As the chart shows, PSP got clobbered during the market downturn. One reason for this is that private equity firms tend to be highly leveraged, and thus often perform more like financial institutions than the businesses in the sectors they are operating. In this case, PSP way underperformed even a key financial benchmark, the Financial Select Sector SPDR (XLF), not shown above but down a mere 40% at it's nadir of this period. While PSP's impressive move off its March low may be attractive to traders, the volatility and underperformance of this fund in tough times should be a red flag to all but the most bullish of long-term investors.
Claymore Ocean Tomo Patent ETF(OTP) takes as its premise that intellectual property and patents are especially valuable and contribute to a company's book value in a manner not addressed by other calculations. According to this thinking, companies rich in intellectual property should outperform the markets. According to the OTP prospectus, the index follows a proprietary method of identifying "securities that offer the greatest patent value opportunities." The portfolio is rebalanced on a yearly basis. In exchange for this insight the ETF investor coughs up an expense ratio of 0.60%. What are the results? The chart below compares OTP with the SPY.

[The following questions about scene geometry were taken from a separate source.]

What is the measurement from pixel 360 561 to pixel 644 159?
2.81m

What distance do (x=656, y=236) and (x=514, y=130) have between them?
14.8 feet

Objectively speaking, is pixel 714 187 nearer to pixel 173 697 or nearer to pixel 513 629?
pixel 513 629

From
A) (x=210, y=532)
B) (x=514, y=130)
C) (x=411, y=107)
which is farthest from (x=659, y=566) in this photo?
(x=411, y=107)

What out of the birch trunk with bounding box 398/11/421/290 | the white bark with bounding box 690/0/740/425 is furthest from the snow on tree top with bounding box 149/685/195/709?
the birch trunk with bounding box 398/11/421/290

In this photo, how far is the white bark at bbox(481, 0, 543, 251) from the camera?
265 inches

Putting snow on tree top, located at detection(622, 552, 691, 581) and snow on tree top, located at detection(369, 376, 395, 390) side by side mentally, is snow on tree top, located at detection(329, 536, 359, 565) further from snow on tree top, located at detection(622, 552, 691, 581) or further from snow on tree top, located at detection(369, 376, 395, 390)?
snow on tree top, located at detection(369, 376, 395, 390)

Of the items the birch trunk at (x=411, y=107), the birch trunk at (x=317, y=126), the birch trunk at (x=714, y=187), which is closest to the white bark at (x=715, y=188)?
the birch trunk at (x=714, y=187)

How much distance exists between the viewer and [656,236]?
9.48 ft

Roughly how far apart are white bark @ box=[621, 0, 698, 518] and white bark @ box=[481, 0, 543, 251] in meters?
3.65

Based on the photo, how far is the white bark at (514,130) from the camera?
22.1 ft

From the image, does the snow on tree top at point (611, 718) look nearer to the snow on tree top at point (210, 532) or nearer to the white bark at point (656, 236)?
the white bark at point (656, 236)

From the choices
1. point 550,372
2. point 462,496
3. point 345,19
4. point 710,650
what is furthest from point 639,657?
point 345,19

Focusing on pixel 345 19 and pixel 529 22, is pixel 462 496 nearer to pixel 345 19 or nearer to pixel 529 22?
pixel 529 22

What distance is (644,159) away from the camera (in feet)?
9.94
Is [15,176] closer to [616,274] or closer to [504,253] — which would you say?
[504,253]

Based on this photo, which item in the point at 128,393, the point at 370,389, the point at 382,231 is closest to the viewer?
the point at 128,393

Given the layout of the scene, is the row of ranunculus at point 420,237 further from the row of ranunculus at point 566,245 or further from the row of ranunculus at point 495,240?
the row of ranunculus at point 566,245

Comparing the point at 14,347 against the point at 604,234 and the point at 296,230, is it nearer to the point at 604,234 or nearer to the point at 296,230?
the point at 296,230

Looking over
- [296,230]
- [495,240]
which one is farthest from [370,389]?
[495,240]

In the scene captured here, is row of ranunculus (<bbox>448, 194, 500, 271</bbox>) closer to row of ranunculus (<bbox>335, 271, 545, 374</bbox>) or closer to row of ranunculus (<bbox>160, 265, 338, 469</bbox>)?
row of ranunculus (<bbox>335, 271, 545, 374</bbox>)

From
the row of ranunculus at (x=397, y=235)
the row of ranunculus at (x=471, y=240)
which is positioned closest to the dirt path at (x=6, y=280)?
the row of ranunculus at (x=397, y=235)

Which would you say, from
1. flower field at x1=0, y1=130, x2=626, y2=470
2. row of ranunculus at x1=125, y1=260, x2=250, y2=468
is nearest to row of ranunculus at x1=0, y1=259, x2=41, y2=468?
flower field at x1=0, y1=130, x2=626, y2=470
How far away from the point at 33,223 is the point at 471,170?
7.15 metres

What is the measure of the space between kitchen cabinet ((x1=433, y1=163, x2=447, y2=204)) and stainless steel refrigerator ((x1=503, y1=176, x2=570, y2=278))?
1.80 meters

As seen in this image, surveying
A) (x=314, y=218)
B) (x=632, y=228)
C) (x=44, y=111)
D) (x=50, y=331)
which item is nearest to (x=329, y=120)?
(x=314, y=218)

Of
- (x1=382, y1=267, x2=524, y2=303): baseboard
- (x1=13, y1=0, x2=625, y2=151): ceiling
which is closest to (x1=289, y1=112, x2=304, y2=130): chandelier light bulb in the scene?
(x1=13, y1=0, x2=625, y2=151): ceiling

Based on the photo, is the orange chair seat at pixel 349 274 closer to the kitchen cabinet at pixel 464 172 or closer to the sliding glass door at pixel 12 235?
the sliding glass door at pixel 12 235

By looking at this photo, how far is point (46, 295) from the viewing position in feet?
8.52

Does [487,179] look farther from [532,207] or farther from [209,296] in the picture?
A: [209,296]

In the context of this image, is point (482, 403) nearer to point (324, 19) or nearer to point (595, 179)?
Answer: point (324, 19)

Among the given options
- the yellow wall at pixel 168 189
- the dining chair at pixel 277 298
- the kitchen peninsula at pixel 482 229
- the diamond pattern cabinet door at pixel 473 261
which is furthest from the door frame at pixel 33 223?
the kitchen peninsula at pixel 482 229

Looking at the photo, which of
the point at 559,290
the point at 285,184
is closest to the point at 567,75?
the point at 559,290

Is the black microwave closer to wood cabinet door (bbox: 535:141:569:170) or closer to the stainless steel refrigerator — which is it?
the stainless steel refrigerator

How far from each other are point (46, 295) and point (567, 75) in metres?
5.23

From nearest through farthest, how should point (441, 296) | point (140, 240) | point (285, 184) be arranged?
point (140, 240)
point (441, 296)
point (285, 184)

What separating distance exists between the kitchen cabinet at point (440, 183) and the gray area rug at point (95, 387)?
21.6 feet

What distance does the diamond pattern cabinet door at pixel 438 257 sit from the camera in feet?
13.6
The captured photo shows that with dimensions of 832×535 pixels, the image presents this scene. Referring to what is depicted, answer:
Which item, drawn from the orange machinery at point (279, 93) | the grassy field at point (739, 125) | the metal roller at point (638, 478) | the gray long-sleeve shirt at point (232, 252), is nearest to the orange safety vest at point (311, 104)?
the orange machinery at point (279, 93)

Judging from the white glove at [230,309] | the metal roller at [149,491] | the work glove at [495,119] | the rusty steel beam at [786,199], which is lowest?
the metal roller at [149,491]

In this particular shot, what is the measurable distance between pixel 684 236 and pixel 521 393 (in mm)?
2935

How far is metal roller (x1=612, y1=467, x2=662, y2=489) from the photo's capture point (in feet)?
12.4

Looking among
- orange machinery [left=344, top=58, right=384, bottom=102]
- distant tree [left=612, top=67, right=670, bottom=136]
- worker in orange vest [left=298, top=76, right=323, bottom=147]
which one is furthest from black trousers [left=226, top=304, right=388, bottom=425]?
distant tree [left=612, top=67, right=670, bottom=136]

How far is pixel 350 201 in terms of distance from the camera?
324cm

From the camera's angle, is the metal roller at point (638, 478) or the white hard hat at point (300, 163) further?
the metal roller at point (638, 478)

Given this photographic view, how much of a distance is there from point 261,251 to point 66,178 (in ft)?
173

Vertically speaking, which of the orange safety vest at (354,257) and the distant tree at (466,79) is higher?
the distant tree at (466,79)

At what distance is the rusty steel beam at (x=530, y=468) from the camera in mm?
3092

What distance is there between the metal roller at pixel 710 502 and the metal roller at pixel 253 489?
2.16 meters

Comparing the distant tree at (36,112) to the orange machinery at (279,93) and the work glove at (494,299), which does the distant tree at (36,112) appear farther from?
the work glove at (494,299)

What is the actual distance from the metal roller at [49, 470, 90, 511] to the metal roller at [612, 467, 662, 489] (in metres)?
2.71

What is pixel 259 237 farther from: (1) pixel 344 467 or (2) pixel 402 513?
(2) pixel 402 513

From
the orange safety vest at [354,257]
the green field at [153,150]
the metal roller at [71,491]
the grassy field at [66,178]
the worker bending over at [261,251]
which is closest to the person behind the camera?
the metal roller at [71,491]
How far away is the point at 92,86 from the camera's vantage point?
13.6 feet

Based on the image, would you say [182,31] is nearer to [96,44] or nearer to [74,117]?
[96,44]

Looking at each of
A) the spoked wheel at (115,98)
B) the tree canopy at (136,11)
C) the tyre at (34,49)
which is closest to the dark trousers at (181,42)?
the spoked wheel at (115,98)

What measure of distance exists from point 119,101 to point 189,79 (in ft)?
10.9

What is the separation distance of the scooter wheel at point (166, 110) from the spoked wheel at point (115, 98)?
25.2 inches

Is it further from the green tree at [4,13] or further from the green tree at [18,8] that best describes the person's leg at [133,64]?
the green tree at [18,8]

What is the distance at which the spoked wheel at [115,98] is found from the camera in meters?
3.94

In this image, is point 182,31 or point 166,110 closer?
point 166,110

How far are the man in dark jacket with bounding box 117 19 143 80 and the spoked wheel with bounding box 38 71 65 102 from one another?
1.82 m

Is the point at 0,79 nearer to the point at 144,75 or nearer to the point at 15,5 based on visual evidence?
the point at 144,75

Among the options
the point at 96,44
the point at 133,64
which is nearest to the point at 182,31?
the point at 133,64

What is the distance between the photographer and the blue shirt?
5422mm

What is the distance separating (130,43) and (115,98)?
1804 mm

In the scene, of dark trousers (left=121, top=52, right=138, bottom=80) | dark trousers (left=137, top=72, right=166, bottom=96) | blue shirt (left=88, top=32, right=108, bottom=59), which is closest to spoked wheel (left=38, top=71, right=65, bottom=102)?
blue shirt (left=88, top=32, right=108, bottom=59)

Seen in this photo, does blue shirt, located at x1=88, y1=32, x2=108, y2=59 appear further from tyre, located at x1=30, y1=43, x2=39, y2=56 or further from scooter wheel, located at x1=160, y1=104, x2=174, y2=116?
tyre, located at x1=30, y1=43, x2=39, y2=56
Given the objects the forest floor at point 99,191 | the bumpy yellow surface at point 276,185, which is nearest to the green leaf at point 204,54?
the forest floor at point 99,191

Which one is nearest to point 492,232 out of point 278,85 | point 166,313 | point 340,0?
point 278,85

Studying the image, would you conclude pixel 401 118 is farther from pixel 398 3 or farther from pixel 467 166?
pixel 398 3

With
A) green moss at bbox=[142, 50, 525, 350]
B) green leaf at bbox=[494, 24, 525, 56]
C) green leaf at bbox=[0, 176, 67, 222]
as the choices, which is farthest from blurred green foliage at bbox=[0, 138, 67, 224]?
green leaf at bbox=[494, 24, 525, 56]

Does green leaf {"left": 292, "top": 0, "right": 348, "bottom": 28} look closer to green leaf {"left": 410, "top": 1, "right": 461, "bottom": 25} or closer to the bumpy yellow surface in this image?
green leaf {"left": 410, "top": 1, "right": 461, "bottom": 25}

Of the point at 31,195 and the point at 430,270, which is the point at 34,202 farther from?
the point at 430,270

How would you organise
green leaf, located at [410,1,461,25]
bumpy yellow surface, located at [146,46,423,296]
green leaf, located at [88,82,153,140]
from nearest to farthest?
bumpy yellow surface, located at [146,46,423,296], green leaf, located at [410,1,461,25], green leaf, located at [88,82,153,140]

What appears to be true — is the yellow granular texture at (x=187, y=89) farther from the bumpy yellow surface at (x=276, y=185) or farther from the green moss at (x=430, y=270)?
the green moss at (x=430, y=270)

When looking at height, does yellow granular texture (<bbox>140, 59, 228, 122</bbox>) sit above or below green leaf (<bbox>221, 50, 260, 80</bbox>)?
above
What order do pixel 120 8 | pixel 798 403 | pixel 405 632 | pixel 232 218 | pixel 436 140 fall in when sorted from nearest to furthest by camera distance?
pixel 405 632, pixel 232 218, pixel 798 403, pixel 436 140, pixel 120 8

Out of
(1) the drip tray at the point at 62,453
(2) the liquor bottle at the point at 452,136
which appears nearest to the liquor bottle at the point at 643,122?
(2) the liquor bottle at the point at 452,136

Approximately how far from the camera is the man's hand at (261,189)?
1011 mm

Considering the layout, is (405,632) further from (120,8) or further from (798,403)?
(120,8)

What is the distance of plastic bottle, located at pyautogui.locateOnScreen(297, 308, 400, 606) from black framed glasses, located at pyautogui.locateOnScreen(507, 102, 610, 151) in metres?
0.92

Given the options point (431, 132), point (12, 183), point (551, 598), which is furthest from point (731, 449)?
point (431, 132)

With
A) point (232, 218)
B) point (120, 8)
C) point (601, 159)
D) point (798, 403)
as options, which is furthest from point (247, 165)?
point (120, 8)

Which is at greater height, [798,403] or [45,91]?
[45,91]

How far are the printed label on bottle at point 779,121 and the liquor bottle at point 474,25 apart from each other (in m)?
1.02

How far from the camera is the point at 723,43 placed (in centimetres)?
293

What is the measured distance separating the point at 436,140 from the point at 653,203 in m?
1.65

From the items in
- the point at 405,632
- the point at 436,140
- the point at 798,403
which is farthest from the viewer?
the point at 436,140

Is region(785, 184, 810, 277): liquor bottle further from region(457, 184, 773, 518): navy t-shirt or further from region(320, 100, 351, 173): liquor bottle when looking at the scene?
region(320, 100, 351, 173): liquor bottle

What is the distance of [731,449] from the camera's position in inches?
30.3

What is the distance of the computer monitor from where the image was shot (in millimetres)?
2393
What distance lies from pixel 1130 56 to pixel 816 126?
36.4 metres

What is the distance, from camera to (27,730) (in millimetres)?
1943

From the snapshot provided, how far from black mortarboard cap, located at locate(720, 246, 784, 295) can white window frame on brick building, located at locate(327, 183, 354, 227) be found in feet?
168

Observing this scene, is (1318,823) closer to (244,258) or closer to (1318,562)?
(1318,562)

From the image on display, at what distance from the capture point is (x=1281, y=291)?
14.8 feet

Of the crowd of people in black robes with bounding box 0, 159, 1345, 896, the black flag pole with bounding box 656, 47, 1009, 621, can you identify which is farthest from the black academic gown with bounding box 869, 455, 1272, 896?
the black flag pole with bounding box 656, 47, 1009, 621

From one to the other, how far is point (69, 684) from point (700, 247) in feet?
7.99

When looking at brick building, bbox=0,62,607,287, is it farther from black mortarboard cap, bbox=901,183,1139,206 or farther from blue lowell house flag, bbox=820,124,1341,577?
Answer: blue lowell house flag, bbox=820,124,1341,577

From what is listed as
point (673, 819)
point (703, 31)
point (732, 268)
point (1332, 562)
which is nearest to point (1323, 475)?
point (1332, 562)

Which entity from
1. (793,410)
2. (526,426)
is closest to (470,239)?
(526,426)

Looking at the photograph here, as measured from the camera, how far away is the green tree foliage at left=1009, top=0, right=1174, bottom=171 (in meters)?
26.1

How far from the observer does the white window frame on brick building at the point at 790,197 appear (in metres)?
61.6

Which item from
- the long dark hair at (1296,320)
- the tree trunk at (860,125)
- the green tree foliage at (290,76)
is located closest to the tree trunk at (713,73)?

As the chart shows, OTP closely tracks the SPY. This is in some respects a disappointment as the sector mix-- heavily skewed to heath care, technology, and energy and light on financials-- would seem to favor OTP during this period. The similarity of the chart for OTP and the benchmark suggests that either the patent meme is flawed or that the Ocean Tomo index stock selection should be redeveloped. Perhaps because OTP so closely tracks the benchmark, it does not yet appear to have captured much investor interest. At around 10 million, Claymore's OTP is among the smallest funds we follow.